Records for this task section start

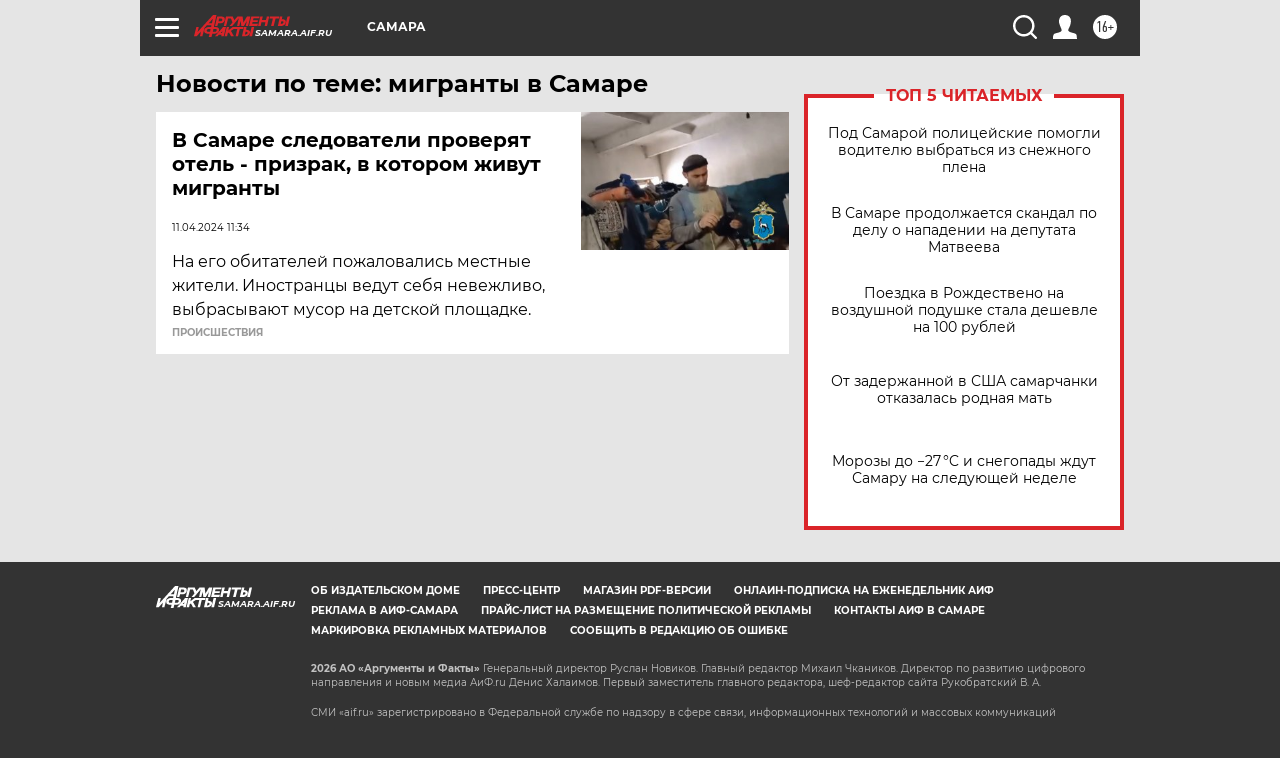

--- FILE ---
content_type: text/html
request_url: https://tns-counter.ru/nc01a**R%3Eundefined*aif_ru/ru/UTF-8/tmsec=aif_ru/954750689***
body_size: -73
content:
23D5671A69802CAEX1770007726:23D5671A69802CAEX1770007726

Records for this task section end

#### Problem to work on:
Return each line of the data, keeping its wording exact and omitting pictures.

#### Task response:
--- FILE ---
content_type: text/html
request_url: https://tns-counter.ru/nc01a**R%3Eundefined*aif_ru/ru/UTF-8/tmsec=aif_ru/954750689***
body_size: -73
content:
23D5671A69802CAEX1770007726:23D5671A69802CAEX1770007726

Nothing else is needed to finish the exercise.